As with any boiled dinner, the sauce you choose to accompany the dish is important. For this, I really like Pommery mustard and good cultured butter. I like the mustard for dipping the chicken and the butter for all the vegetables, especially the cabbage. I often use a big pot and add an extra chicken for use throughout the week, and I always save the leftover broth for soup.

Poule au Pot
Poule au Pot

As with any boiled dinner, the sauce you choose to accompany the dish is important. For this, I really like Pommery mustard and good cultured butter. I like the mustard for dipping the chicken and the butter for all the vegetables, especially the cabbage. I often use a big pot and add an extra chicken for use throughout the week, and I always save the leftover broth for soup.

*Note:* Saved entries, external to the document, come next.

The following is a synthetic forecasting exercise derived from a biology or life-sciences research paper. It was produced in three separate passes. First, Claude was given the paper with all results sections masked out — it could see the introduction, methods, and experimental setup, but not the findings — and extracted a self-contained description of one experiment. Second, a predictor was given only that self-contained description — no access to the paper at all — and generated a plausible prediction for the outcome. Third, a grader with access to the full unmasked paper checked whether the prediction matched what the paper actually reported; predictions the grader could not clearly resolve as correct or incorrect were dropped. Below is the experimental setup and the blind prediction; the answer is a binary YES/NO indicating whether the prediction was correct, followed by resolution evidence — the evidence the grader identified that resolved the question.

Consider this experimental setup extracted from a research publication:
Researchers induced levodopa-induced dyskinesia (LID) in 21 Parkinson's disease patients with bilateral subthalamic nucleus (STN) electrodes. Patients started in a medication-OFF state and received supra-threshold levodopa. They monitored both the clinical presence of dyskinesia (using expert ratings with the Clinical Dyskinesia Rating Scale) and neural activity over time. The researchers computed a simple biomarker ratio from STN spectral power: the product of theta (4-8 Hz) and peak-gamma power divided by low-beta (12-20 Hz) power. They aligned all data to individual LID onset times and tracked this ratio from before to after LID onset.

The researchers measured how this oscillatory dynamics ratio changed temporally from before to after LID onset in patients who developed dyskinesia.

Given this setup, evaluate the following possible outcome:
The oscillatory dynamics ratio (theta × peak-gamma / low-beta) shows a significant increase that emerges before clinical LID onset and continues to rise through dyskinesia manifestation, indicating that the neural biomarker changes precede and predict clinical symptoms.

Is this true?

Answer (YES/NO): YES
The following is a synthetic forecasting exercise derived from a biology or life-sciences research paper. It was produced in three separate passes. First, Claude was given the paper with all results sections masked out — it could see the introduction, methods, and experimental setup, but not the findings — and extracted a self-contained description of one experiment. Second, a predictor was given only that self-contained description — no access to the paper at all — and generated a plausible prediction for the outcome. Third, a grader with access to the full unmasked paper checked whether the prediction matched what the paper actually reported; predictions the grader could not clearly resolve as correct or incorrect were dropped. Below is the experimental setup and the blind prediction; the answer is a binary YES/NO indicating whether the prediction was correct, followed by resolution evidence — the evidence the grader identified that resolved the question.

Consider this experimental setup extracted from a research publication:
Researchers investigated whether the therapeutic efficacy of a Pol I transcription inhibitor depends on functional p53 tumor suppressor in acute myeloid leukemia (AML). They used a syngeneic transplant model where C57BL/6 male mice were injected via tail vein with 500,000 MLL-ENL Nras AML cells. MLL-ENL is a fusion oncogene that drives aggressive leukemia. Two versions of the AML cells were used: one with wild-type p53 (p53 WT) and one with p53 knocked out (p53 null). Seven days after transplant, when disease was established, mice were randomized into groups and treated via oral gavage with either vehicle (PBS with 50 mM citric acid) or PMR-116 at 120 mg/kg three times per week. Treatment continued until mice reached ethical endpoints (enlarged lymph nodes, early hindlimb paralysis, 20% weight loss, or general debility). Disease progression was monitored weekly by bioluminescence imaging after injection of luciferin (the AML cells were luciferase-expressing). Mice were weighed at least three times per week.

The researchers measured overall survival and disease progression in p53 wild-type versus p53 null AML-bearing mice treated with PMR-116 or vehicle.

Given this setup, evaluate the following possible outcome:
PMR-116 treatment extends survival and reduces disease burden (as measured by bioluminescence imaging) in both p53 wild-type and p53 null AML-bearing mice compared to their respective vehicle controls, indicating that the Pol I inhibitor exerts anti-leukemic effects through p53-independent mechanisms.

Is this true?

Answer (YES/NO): YES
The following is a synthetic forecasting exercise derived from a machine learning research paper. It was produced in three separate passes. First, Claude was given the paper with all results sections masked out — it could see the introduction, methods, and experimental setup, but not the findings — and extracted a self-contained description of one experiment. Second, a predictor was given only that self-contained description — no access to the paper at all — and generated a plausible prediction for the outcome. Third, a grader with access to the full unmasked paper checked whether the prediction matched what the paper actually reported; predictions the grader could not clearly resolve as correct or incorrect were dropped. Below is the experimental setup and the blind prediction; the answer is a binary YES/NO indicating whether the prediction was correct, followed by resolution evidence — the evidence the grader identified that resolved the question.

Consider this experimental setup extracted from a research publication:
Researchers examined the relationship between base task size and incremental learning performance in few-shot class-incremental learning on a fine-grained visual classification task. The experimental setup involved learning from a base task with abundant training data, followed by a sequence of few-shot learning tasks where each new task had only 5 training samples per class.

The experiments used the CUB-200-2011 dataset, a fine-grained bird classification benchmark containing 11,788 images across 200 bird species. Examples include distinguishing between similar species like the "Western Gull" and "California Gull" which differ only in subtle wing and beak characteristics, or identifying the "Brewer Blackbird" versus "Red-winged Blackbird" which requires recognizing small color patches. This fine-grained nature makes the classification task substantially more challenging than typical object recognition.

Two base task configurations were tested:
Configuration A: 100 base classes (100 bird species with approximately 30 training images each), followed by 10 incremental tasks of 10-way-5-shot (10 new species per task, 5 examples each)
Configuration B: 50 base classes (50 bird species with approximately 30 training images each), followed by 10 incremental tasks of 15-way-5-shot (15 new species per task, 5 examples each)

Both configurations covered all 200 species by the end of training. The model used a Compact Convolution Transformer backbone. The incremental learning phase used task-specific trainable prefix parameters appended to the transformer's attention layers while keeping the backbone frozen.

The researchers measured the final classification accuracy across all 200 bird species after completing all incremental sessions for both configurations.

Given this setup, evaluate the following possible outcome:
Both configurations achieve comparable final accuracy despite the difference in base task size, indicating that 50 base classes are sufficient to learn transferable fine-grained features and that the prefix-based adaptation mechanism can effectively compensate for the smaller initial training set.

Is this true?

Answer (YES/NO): NO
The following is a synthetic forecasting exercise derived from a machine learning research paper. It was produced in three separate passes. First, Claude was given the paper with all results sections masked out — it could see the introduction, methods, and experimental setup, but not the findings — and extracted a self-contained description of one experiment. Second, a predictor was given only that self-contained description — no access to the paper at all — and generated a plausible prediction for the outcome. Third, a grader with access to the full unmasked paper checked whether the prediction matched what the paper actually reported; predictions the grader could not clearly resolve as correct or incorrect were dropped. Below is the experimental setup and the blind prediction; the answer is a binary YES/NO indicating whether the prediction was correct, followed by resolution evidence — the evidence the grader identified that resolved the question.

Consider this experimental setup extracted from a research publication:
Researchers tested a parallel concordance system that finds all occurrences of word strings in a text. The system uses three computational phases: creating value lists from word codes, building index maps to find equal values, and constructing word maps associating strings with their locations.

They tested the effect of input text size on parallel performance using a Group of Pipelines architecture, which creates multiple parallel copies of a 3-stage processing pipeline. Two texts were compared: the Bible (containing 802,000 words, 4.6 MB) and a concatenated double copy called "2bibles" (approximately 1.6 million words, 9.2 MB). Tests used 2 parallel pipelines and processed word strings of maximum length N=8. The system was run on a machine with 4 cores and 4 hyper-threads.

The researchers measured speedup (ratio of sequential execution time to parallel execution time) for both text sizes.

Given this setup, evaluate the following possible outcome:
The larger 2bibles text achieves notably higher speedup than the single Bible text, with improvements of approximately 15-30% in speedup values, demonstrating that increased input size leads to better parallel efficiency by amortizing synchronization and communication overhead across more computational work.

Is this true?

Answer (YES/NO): NO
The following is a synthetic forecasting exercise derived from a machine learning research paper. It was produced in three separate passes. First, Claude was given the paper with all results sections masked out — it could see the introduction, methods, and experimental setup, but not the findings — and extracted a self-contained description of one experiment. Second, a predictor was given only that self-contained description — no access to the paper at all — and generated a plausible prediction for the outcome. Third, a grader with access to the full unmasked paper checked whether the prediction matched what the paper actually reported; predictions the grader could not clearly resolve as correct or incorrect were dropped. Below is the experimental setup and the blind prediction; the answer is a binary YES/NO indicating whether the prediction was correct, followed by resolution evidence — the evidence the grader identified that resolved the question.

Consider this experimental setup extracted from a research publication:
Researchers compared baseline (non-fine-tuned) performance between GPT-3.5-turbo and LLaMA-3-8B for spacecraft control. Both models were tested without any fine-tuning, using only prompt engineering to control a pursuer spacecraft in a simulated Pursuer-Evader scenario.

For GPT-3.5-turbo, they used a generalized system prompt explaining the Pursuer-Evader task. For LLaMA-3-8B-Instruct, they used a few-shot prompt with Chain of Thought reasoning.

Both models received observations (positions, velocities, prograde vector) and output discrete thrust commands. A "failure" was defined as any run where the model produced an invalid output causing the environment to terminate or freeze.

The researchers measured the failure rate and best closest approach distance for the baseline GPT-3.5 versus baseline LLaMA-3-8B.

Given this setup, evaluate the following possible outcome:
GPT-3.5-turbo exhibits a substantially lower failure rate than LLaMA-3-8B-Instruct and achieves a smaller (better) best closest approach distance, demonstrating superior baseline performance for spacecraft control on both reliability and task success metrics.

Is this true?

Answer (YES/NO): NO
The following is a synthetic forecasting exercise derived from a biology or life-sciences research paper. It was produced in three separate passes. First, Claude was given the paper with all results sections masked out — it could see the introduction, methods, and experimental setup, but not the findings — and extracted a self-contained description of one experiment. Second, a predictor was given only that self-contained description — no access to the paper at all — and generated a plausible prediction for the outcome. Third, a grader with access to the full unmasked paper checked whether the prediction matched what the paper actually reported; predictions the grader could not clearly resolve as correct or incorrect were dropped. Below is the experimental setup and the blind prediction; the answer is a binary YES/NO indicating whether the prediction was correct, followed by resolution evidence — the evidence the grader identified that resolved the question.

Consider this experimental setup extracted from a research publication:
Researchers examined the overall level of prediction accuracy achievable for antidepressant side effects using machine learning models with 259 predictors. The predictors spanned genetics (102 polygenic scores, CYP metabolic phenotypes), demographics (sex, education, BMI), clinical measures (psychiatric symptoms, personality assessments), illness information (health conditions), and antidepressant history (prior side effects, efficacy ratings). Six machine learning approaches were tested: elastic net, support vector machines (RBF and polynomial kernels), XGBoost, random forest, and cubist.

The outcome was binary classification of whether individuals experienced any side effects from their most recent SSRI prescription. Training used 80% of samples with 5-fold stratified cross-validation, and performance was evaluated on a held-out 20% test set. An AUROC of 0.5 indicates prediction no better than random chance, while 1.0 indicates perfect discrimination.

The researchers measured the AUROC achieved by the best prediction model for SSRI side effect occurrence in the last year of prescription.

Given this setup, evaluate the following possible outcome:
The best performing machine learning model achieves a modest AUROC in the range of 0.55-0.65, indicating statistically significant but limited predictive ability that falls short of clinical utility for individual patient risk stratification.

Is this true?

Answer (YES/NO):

  • Preparing Time: 15 minutes
  • Total Time: 30 minutes
  • Served Person: 4
  • Carbohydrate 120.683191763885 g
  • Cholesterol 21.0933333511646 mg
  • Fat 9.59606703538467 g
  • Fiber 20.6565143258301 g
  • Protein 20.8980081882937 g
  • Saturated Fat 2.92822101741333 g
  • Serving Size 1 1 Serving (873g)
  • Sodium 688.085977538422 mg
  • Sugar 100.026677438055 g
  • Trans Fat 1.53807089663579 g
  • Calories 615 calories

Step-by-step

  • Place the oats into a sauce pan.
  • Add a heavy pinch of salt then cover with water by 2 inches.
  • Place the pot over high heat and bring it to a boil.
  • Boil two minutes then turn off the heat and cover the pan.
  • Let the oats sit for two hours.
  • The oats should be tender but chewy.
  • Add the sliced leeks to the liquid and turn the heat to medium.
  • Bring the oats to a boil and cook them another 10 minutes.
  • Drain them, add the pancetta and parsley a good grinding of black pepper then let them cool.
  • Give the oats a taste and adjust the seasoning as necessary.
  • Rinse out, drain then stuff the cavity of the chicken with the oat stuffing.
  • Depending on the size of your bird you may have a little extra stuffing but better to have too much than too little.
  • Using a trussing needle, sew shut the cavity or you can pinch together the skin and run a toothpick through it much like a straight pin through a hem.
  • Either way make sure you close the opening or the stuffing will wind up floating around in your broth.
  • Truss the chicken legs and tuck the wing under the back.
  • Place the chicken in a large pot and add the rest of the ingredients.
  • Add cold water, make sure it is cold, to cover, and two teaspoons of salt.
  • Place the pot over medium high heat.
  • Bring to a boil then reduce the heat to a simmer.
  • Simmer the chicken till done, about an hour and a half. It takes longer than if you just poach a whole chicken because you have stuffed this bird.
  • When the bird is done, fish it carefully from the liquid to a cutting board, remove the skin and carve the bird.
  • Use a spoon to dig out the stuffing and place it on a platter surrounded by the veggies and then attractively plate the chicken on top of the veg.
  • Serve with plenty of Pommery mustard and any other dipping sauce you may want.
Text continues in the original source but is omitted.